Mohamed Najib Boulif a fait l’actu ces derniers temps en se dressant via une fatwa obscure contre les crédits Intelaka pour les jeunes. Pour le Canard, l’ex-ministre islamiste a accepté d’expliciter sa non-pensée fulgurante…
Mais qu’est ce qui vous a pris pour émettre cette fatwa, qui a été critiqué jusque dans votre propre camp, considérant contraire à la religion le recours aux crédits du programme Intelaka en faveur de la jeunesse désireuse de créer sa propre entreprise ?
Comme j’ai été condamné à l’oisiveté après avoir été chassé du gouvernement où j’ai été un ministre hautement terne, il fallait que je trouve une activité de rechange faute d’une action de mon parti pour me recaser en m’offrant une autre planque bien rémunérée.
Et vous n’avez rien trouvé de mieux par vos propres moyens que le métier de mufti ?
Tout à fait. Un mufti qui moufte est le boulot de celui qui n’en a pas ou plus. Les temps sont durs surtout pour les ex-ministres de ma qualité franchement très moyenne. Personne ne veut m’offrir un poste digne de mon incompétence…Ce qui me pousse à penser que les responsables PJD en général, une fois boutés hors du pouvoir, ne sont pas recyclables. Bons à végéter et à broyer du noir.
Mais vous pouvez toujours reprendre votre poste de professeur de droit à l’université de Tanger…
Revenir à l’enseignement ? Pas question. Quelle horreur ! Si j’ai intégré le PJD c’est pour me débarrasser de ce boulot ingrat une fois pour toutes. Au prix de plusieurs années de militance plus ou moins sincère, mon engagement a fini par payer. Et j’ai été bombardé ministre, ce qui m’a beaucoup surpris. Dans mes rêves les plus exquis, je me voyais devenir directeur de division d’un petit ministère ou adjoint de l’ombre d’un patron d’office. Mais pas ministre ! Comme quoi, tout est possible au Maroc.

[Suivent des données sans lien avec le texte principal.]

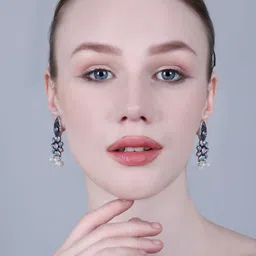 PUJVI Oxidised Silver-Plated Artificial Beads Beaded Contemporary Drop Earrings-28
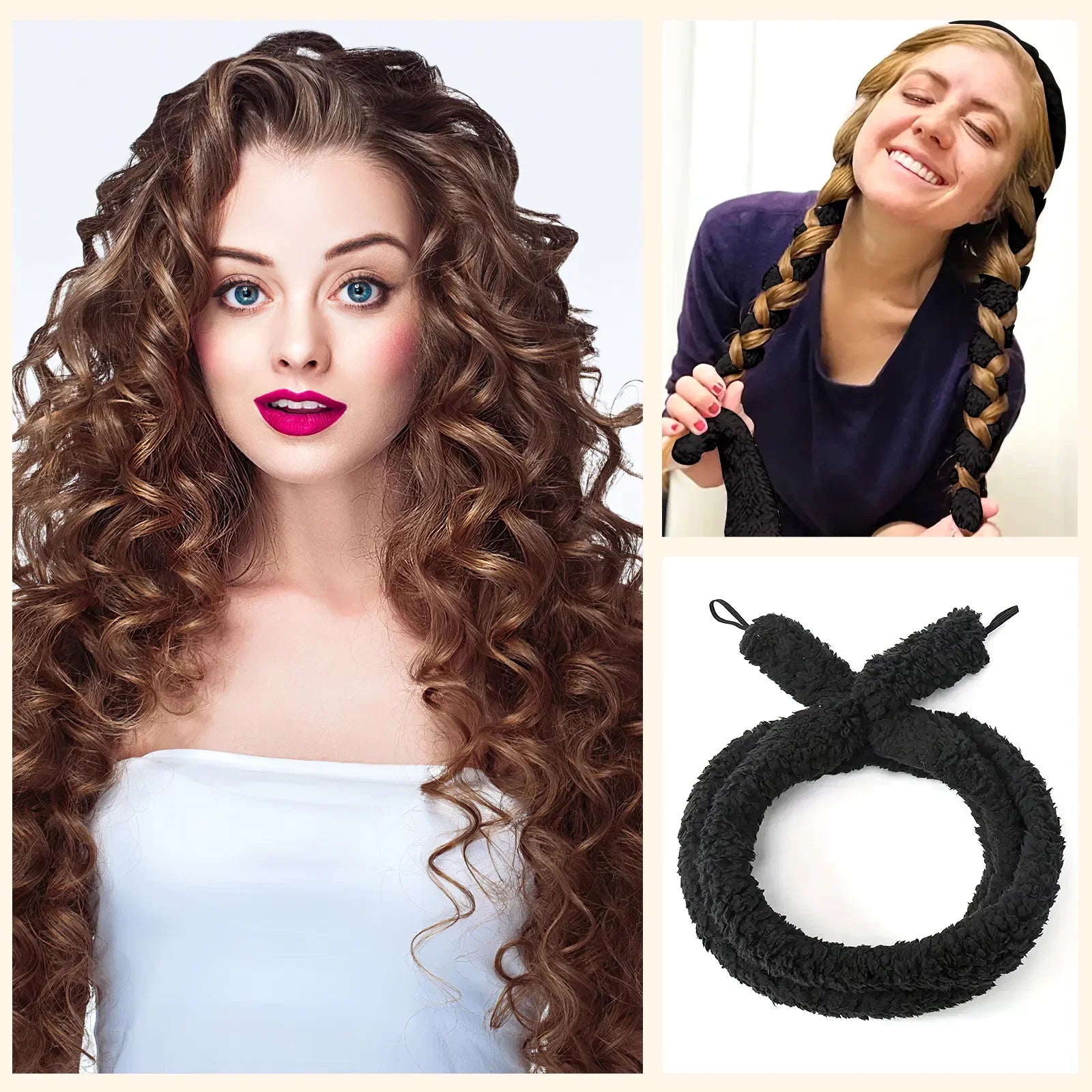 Black FCJ Satin Heatless Hair Curler DIY Cold/Hot Natural Soft Wave for Sleep Lazy Overnight All Hair Types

C’est la revanche des médiocres on dirait…
Des médiocres de valeur s’il vous plaît qui commencent grâce au PJD au pouvoir à peupler la haute administration. Les Marocains voulaient le changement, il est en marche au-delà de leurs attentes.
Oser déclarer illicite d’un point de vue islamique le programme Intelaka, qui est une émanation de la volonté royale, pour permettre aux jeunes de participer au développement de leur pays, ne vous ?
Je n’ai rien inventé en émettant cette fatwa classique quand il s’agit du crédit. Mais beaucoup de personnes ont pointé mes contradictions surtout que dans ma vie antérieure de ministre en charge des Affaires générales et de la gouvernance j’ai été amené à défendre le recours au crédit comme outil de création des richesses.
Vous avez pris le contre-pied de l’avis de votre collègue du parti Ahmed Raïssouni qui, lui, a défendu le programme Intelaka et ses taux de crédit de 2 et 1,75%….
Sa position qui n’a pas étonné est tout sauf désintéressée. Raïssouni, le petit mufti du dimanche, n’a jamais occupé de poste officiel et il n’a qu’un seul rêve : devenir ministre des Habous et des Affaires islamiques à la place de l’inamovible Ahmed Taoufik.